Why Are Godrej Properties Shares Falling? A Simple Guide for Investors
Even though India's real estate market is generally doing well, the shares of Godrej Properties (NSE: GODREJPROP) have been dropping recently. By June 2025, the stock price had fallen about 22% this year and around 14.5% in the last 12 months. This is surprising because the company just announced its best ever quarterly sales. So, why is the stock falling? Let's break it down in simple terms.
Godrej Properties shared its results for the last quarter of the financial year 2025 (Q4 FY25). The numbers tell a mixed story.
Profit fell by 19% compared to the same quarter last year. The company made ₹382 crore in profit, down from ₹471 crore.
But at the same time, sales grew by almost 49%! Revenue reached ₹2,122 crore, a big jump.
Why the drop in profit despite higher sales? The company's expenses went up a lot — by 54% to ₹2,079 crore. This means costs like building materials and other spending increased sharply, leaving less money as profit.
The company's operating profit (called EBITDA) also dropped 6% to ₹567 crore.
Godrej Properties made its highest ever booking value of ₹10,163 crore in the quarter. This means customers booked more homes than ever before.
For the full year FY25, profits grew 93% to ₹1,400 crore and total income rose 57% to ₹6,848 crore.
The company launched 12 new projects across 5 cities recently, which is more than it planned.
It might seem strange that the stock price is down when sales are so strong. But investors look at more than just sales. They want to see profits and good margins too.
Here's why the stock price fell:
Rising costs are eating into profits. Things like raw materials and land are more expensive.
Some new projects may take longer to generate profit.
The way real estate companies report sales and profits can be different. Bookings are promises to buy, but profits show up later.
Godrej Properties still trades at a high price compared to its earnings (P/E ratio over 50), much higher than other real estate companies. This makes investors cautious.
The real estate market in India is big and growing, but some cities are slowing down.
Sales of homes dropped by about 23% in the first quarter of 2025 in nine big cities.
Mumbai saw an even sharper fall in home sales and new supply.
Home prices have gone up about 17% in some areas, making homes less affordable.
There's also more unsold inventory, especially for expensive homes.

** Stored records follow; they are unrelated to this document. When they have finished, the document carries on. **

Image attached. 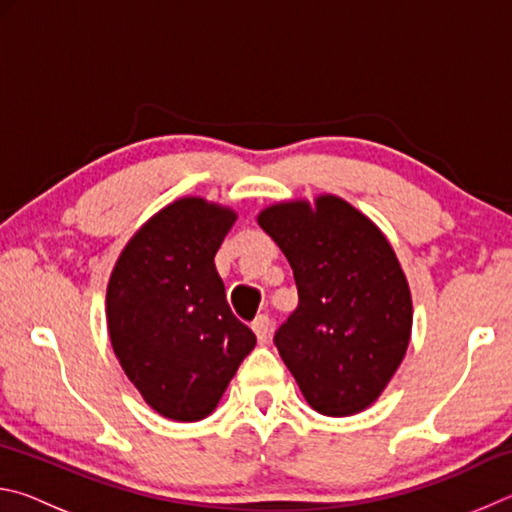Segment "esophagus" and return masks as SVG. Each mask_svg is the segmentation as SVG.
Here are the masks:
<instances>
[{
	"label": "esophagus",
	"mask_w": 512,
	"mask_h": 512,
	"mask_svg": "<svg viewBox=\"0 0 512 512\" xmlns=\"http://www.w3.org/2000/svg\"><path fill=\"white\" fill-rule=\"evenodd\" d=\"M253 332L259 343L268 341V334H271V320H268V316H257L253 320Z\"/></svg>",
	"instance_id": "1"
}]
</instances>
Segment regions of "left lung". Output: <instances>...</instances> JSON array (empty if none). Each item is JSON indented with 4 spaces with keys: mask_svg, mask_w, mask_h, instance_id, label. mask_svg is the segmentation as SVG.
<instances>
[{
    "mask_svg": "<svg viewBox=\"0 0 512 512\" xmlns=\"http://www.w3.org/2000/svg\"><path fill=\"white\" fill-rule=\"evenodd\" d=\"M257 223L289 259L298 307L275 348L311 409L354 415L377 400L409 348L413 305L395 250L339 196L277 203Z\"/></svg>",
    "mask_w": 512,
    "mask_h": 512,
    "instance_id": "1",
    "label": "left lung"
}]
</instances>
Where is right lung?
<instances>
[{
    "mask_svg": "<svg viewBox=\"0 0 512 512\" xmlns=\"http://www.w3.org/2000/svg\"><path fill=\"white\" fill-rule=\"evenodd\" d=\"M235 219L230 207L180 198L135 232L112 268V350L146 404L169 420L210 415L257 343L232 314L214 266Z\"/></svg>",
    "mask_w": 512,
    "mask_h": 512,
    "instance_id": "obj_1",
    "label": "right lung"
}]
</instances>
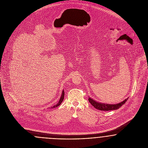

On a positive note, the Reserve Bank of India (RBI) cut interest rates in June 2025, making home loans cheaper. This should help demand for houses grow again, but the effects will take time.
Analysts have mixed views but mostly believe in Godrej Properties' long-term growth:
Out of 18 experts, 9 say "Strong Buy" and 5 say "Buy" for the stock.
The average price target is about ₹2,750, which is higher than the current price.
The company's management is confident, saying they expect to do even better in the future.
Technically, the stock has been below some important average prices recently, which shows short-term pressure. But there have been signs of recovery after the RBI rate cut.
If you already own shares, remember the recent dip is mostly because of short-term profit pressures and high stock prices before. The company's strong sales and project launches mean it could recover.
If you are thinking to buy, this dip might be a chance to invest in a company with good future plans, including projects like Godrej MSR City near Bangalore Airport Trumpet Road.
But if you don't like risk or need short-term gains, watch the stock carefully before making decisions.
Godrej Properties is one of India's top real estate companies. Its stock price helps show how the real estate market is doing overall. Knowing why its stock falls or rises helps investors make better choices and understand the sector's health.
Godrej Properties' shares are down mainly because profits fell in the last quarter due to higher costs. Even with great sales and many new projects, the market is cautious because the stock was expensive.
The recent interest rate cut by RBI should help the sector soon. For long-term investors, the company looks strong with good growth plans. For others, it's smart to wait and watch how profits and costs change in coming months.
Always think about your own financial goals and risks before investing.